> [LISTED ENTRIES]:

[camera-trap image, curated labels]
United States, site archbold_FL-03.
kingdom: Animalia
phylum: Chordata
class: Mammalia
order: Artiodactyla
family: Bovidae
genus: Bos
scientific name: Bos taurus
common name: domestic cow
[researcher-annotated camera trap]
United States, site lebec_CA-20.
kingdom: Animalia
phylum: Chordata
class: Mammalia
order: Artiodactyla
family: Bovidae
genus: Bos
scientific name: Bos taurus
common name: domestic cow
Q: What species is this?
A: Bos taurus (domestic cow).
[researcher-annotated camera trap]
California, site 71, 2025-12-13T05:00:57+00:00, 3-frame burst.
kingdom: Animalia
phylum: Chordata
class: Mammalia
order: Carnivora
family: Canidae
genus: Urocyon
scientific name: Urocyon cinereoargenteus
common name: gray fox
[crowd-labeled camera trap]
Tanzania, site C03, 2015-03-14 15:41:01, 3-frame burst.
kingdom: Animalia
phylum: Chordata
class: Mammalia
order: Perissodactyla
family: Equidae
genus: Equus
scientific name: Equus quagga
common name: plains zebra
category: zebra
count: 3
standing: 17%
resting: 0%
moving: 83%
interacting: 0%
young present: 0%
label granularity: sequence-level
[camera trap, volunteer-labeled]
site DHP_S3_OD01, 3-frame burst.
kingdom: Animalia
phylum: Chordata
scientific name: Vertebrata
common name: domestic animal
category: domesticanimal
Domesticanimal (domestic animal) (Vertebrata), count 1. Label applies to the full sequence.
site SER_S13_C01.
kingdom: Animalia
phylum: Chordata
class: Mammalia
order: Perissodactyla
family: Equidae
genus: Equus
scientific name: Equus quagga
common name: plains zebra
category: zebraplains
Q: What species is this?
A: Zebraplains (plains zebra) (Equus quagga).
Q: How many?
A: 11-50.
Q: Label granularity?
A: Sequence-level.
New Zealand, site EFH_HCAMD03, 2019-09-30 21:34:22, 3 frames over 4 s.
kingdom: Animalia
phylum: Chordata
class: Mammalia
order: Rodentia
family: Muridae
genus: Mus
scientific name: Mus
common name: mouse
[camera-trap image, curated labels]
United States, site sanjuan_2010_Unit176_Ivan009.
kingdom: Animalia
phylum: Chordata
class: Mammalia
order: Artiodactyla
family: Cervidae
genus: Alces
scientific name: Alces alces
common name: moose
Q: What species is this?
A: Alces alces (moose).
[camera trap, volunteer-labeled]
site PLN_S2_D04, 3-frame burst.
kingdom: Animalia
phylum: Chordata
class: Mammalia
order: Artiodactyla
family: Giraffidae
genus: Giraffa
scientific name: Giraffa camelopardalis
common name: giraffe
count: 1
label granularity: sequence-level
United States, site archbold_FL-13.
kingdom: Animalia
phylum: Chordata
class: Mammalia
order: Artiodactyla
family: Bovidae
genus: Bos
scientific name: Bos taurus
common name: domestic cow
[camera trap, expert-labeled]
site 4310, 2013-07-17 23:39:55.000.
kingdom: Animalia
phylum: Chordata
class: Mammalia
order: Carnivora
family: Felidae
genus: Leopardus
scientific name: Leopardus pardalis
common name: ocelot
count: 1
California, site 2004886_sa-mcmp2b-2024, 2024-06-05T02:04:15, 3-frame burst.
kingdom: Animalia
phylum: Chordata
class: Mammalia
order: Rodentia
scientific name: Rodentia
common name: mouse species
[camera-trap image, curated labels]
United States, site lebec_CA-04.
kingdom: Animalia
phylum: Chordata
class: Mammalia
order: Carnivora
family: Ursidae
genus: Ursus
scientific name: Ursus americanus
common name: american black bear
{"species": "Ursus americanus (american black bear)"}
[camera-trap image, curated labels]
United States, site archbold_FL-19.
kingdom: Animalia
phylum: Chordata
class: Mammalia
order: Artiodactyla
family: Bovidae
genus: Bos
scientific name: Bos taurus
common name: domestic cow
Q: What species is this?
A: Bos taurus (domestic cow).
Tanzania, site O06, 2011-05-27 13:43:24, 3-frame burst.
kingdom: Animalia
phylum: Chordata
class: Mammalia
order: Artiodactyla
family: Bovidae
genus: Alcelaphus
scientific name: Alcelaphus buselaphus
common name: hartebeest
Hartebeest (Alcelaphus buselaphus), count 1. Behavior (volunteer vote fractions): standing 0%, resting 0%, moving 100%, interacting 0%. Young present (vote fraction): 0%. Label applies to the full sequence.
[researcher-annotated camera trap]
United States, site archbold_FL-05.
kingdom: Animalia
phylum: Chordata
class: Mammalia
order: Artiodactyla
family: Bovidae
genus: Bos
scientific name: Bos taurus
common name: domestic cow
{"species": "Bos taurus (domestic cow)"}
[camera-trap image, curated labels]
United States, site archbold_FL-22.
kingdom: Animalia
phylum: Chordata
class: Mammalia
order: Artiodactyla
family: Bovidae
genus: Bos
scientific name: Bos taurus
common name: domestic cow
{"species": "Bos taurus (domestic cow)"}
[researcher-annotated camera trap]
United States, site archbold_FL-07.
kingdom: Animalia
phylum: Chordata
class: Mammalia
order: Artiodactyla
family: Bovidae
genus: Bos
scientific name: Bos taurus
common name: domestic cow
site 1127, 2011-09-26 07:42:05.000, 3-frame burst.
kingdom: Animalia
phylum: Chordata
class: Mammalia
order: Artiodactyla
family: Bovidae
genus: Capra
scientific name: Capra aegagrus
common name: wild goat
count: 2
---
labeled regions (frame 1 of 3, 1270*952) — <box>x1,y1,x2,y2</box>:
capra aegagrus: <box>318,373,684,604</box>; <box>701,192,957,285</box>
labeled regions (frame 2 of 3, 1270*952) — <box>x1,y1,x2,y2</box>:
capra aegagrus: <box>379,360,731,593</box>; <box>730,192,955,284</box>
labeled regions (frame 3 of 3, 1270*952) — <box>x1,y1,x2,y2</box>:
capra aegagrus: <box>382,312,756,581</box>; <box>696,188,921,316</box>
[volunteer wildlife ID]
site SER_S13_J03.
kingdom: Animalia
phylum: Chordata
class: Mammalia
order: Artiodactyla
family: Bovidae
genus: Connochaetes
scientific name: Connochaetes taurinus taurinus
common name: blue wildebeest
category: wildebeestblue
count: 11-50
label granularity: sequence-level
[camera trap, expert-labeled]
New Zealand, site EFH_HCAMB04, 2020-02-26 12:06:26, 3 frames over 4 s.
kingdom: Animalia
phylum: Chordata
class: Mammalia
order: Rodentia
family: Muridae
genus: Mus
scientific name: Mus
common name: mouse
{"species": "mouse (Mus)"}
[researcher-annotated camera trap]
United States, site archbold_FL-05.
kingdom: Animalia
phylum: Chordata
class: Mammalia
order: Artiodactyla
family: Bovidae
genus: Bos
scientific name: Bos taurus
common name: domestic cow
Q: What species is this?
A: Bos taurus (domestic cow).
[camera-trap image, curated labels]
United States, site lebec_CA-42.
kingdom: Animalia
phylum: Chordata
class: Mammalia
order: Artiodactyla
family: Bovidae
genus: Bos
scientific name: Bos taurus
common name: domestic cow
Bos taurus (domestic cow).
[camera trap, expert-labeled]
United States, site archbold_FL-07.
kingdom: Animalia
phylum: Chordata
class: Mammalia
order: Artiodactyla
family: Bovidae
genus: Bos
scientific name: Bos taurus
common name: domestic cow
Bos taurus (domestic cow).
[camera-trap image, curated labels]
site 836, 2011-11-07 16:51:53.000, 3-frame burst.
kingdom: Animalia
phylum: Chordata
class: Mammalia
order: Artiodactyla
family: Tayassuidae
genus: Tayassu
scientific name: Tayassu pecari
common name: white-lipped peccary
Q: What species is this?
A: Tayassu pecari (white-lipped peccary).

> [DESCRIPTION OF THE TASK]: Would you please give all of the records again exactly as they stand?

> [EXERCISE ANSWER]:
[camera-trap image, curated labels]
United States, site archbold_FL-03.
kingdom: Animalia
phylum: Chordata
class: Mammalia
order: Artiodactyla
family: Bovidae
genus: Bos
scientific name: Bos taurus
common name: domestic cow
[researcher-annotated camera trap]
United States, site lebec_CA-20.
kingdom: Animalia
phylum: Chordata
class: Mammalia
order: Artiodactyla
family: Bovidae
genus: Bos
scientific name: Bos taurus
common name: domestic cow
Q: What species is this?
A: Bos taurus (domestic cow).
[researcher-annotated camera trap]
California, site 71, 2025-12-13T05:00:57+00:00, 3-frame burst.
kingdom: Animalia
phylum: Chordata
class: Mammalia
order: Carnivora
family: Canidae
genus: Urocyon
scientific name: Urocyon cinereoargenteus
common name: gray fox
[crowd-labeled camera trap]
Tanzania, site C03, 2015-03-14 15:41:01, 3-frame burst.
kingdom: Animalia
phylum: Chordata
class: Mammalia
order: Perissodactyla
family: Equidae
genus: Equus
scientific name: Equus quagga
common name: plains zebra
category: zebra
count: 3
standing: 17%
resting: 0%
moving: 83%
interacting: 0%
young present: 0%
label granularity: sequence-level
[camera trap, volunteer-labeled]
site DHP_S3_OD01, 3-frame burst.
kingdom: Animalia
phylum: Chordata
scientific name: Vertebrata
common name: domestic animal
category: domesticanimal
Domesticanimal (domestic animal) (Vertebrata), count 1. Label applies to the full sequence.
site SER_S13_C01.
kingdom: Animalia
phylum: Chordata
class: Mammalia
order: Perissodactyla
family: Equidae
genus: Equus
scientific name: Equus quagga
common name: plains zebra
category: zebraplains
Q: What species is this?
A: Zebraplains (plains zebra) (Equus quagga).
Q: How many?
A: 11-50.
Q: Label granularity?
A: Sequence-level.
New Zealand, site EFH_HCAMD03, 2019-09-30 21:34:22, 3 frames over 4 s.
kingdom: Animalia
phylum: Chordata
class: Mammalia
order: Rodentia
family: Muridae
genus: Mus
scientific name: Mus
common name: mouse
[camera-trap image, curated labels]
United States, site sanjuan_2010_Unit176_Ivan009.
kingdom: Animalia
phylum: Chordata
class: Mammalia
order: Artiodactyla
family: Cervidae
genus: Alces
scientific name: Alces alces
common name: moose
Q: What species is this?
A: Alces alces (moose).
[camera trap, volunteer-labeled]
site PLN_S2_D04, 3-frame burst.
kingdom: Animalia
phylum: Chordata
class: Mammalia
order: Artiodactyla
family: Giraffidae
genus: Giraffa
scientific name: Giraffa camelopardalis
common name: giraffe
count: 1
label granularity: sequence-level
United States, site archbold_FL-13.
kingdom: Animalia
phylum: Chordata
class: Mammalia
order: Artiodactyla
family: Bovidae
genus: Bos
scientific name: Bos taurus
common name: domestic cow
[camera trap, expert-labeled]
site 4310, 2013-07-17 23:39:55.000.
kingdom: Animalia
phylum: Chordata
class: Mammalia
order: Carnivora
family: Felidae
genus: Leopardus
scientific name: Leopardus pardalis
common name: ocelot
count: 1
California, site 2004886_sa-mcmp2b-2024, 2024-06-05T02:04:15, 3-frame burst.
kingdom: Animalia
phylum: Chordata
class: Mammalia
order: Rodentia
scientific name: Rodentia
common name: mouse species
[camera-trap image, curated labels]
United States, site lebec_CA-04.
kingdom: Animalia
phylum: Chordata
class: Mammalia
order: Carnivora
family: Ursidae
genus: Ursus
scientific name: Ursus americanus
common name: american black bear
{"species": "Ursus americanus (american black bear)"}
[camera-trap image, curated labels]
United States, site archbold_FL-19.
kingdom: Animalia
phylum: Chordata
class: Mammalia
order: Artiodactyla
family: Bovidae
genus: Bos
scientific name: Bos taurus
common name: domestic cow
Q: What species is this?
A: Bos taurus (domestic cow).
Tanzania, site O06, 2011-05-27 13:43:24, 3-frame burst.
kingdom: Animalia
phylum: Chordata
class: Mammalia
order: Artiodactyla
family: Bovidae
genus: Alcelaphus
scientific name: Alcelaphus buselaphus
common name: hartebeest
Hartebeest (Alcelaphus buselaphus), count 1. Behavior (volunteer vote fractions): standing 0%, resting 0%, moving 100%, interacting 0%. Young present (vote fraction): 0%. Label applies to the full sequence.
[researcher-annotated camera trap]
United States, site archbold_FL-05.
kingdom: Animalia
phylum: Chordata
class: Mammalia
order: Artiodactyla
family: Bovidae
genus: Bos
scientific name: Bos taurus
common name: domestic cow
{"species": "Bos taurus (domestic cow)"}
[camera-trap image, curated labels]
United States, site archbold_FL-22.
kingdom: Animalia
phylum: Chordata
class: Mammalia
order: Artiodactyla
family: Bovidae
genus: Bos
scientific name: Bos taurus
common name: domestic cow
{"species": "Bos taurus (domestic cow)"}
[researcher-annotated camera trap]
United States, site archbold_FL-07.
kingdom: Animalia
phylum: Chordata
class: Mammalia
order: Artiodactyla
family: Bovidae
genus: Bos
scientific name: Bos taurus
common name: domestic cow
site 1127, 2011-09-26 07:42:05.000, 3-frame burst.
kingdom: Animalia
phylum: Chordata
class: Mammalia
order: Artiodactyla
family: Bovidae
genus: Capra
scientific name: Capra aegagrus
common name: wild goat
count: 2
---
labeled regions (frame 1 of 3, 1270*952) — <box>x1,y1,x2,y2</box>:
capra aegagrus: <box>318,373,684,604</box>; <box>701,192,957,285</box>
labeled regions (frame 2 of 3, 1270*952) — <box>x1,y1,x2,y2</box>:
capra aegagrus: <box>379,360,731,593</box>; <box>730,192,955,284</box>
labeled regions (frame 3 of 3, 1270*952) — <box>x1,y1,x2,y2</box>:
capra aegagrus: <box>382,312,756,581</box>; <box>696,188,921,316</box>
[volunteer wildlife ID]
site SER_S13_J03.
kingdom: Animalia
phylum: Chordata
class: Mammalia
order: Artiodactyla
family: Bovidae
genus: Connochaetes
scientific name: Connochaetes taurinus taurinus
common name: blue wildebeest
category: wildebeestblue
count: 11-50
label granularity: sequence-level
[camera trap, expert-labeled]
New Zealand, site EFH_HCAMB04, 2020-02-26 12:06:26, 3 frames over 4 s.
kingdom: Animalia
phylum: Chordata
class: Mammalia
order: Rodentia
family: Muridae
genus: Mus
scientific name: Mus
common name: mouse
{"species": "mouse (Mus)"}
[researcher-annotated camera trap]
United States, site archbold_FL-05.
kingdom: Animalia
phylum: Chordata
class: Mammalia
order: Artiodactyla
family: Bovidae
genus: Bos
scientific name: Bos taurus
common name: domestic cow
Q: What species is this?
A: Bos taurus (domestic cow).
[camera-trap image, curated labels]
United States, site lebec_CA-42.
kingdom: Animalia
phylum: Chordata
class: Mammalia
order: Artiodactyla
family: Bovidae
genus: Bos
scientific name: Bos taurus
common name: domestic cow
Bos taurus (domestic cow).
[camera trap, expert-labeled]
United States, site archbold_FL-07.
kingdom: Animalia
phylum: Chordata
class: Mammalia
order: Artiodactyla
family: Bovidae
genus: Bos
scientific name: Bos taurus
common name: domestic cow
Bos taurus (domestic cow).
[camera-trap image, curated labels]
site 836, 2011-11-07 16:51:53.000, 3-frame burst.
kingdom: Animalia
phylum: Chordata
class: Mammalia
order: Artiodactyla
family: Tayassuidae
genus: Tayassu
scientific name: Tayassu pecari
common name: white-lipped peccary
Q: What species is this?
A: Tayassu pecari (white-lipped peccary).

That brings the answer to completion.